= Gin (1495) =

Gin (1495) is a grape-based gin range made from a recipe dated from the year 1495. Chairman of the Hasselt Jenever Museum, Eric Van Schoonenberghe and international drinks expert, Philip Duff were credited with the discovery of the recipe in a 1495 cookbook which belonged to a merchant.

==History==
Jean-Sébastien Robicquet is a French oenologist and master distiller. He created EuroWineGate in 2001. This structure was founded to bridge French wines and spirits with the American market. It became Maison Villevert in 2011. Meanwhile, Jean-Sébastien Robicquet launched Ciroc in 2003. He created this vodka derived from grapes for the multinational spirits company Diageo. He also launched G'Vine in 2006 (grape-based gin).

Chairman of Hasselt Jenever Museum, Eric Van Schoonenberghe discovered an old recipe for a grape-based gin in a 1495 cookbook which belonged to a rich Dutch merchant. Soon after, drinks expert, Philip Duff and Maison Villevert's founder Jean-Sébastien Robicquet, gathered a team of spirits experts composed of Dave Broom, Dave Wondrich and Gaz Regan to recreate a gin from the old recipe and create the Gin 1495 range.

==Production==
Two products were made from the recipe, "Verbatim" and "Interpretatio". "Verbatim" is the most accurate reproduction of what the gin was in 1495. "Interpretatio" is a modernization of the product made to fit today's standards. According to Dave Broom's manual, the "Verbatim" recipe is made from taking ten quarts of wine (or "mother of wine", possibly lees) thinned with clear water or Hamburg beer "until the water has the thickness of buttermilk" which is then distilled in a two-pot still and then mixed with spices.

==Historical figures==
Sir Hans Sloane was the former owner of the manuscript and a medical doctor. He gave his name to the area where the manuscript was discovered.
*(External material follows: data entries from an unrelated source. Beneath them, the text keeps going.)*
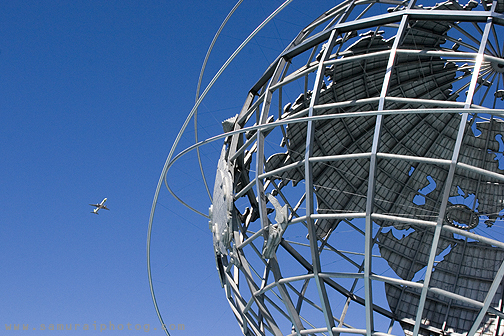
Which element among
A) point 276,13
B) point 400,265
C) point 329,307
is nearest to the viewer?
point 329,307

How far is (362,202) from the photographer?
3594 centimetres

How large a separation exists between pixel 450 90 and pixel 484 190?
697 centimetres

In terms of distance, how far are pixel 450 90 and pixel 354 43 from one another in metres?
9.40

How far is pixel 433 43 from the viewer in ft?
104

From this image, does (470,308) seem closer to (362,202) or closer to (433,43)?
(362,202)

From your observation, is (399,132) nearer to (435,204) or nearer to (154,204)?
(435,204)

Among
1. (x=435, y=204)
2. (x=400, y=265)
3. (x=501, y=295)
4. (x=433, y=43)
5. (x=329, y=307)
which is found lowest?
(x=329, y=307)

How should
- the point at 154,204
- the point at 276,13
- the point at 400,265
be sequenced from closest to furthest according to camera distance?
the point at 276,13
the point at 154,204
the point at 400,265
100 bottles of "Verbatim" were made and offered with "Interpretatio" and a copy of the original recipe to museums and spirits institution around the globe. Two bottles were auctioned in Hong Kong and the profits were sent to The Benevolent charity which helps people from the drinks industry.

A set was also auctioned in 2023, on the occasion of the "A tribute to Gaz Regan" project in aid of Wine To Water, a charity working for access to clean water and education.

In September 2024, another set was auctioned at the "Métiers rares & Métiers d'art" charity evening organized by Reflets, in aid of the associations "De l'Or dans les mains" and "L'Outil en main". These two charities are dedicated to preserving and transmitting exceptional craft skills.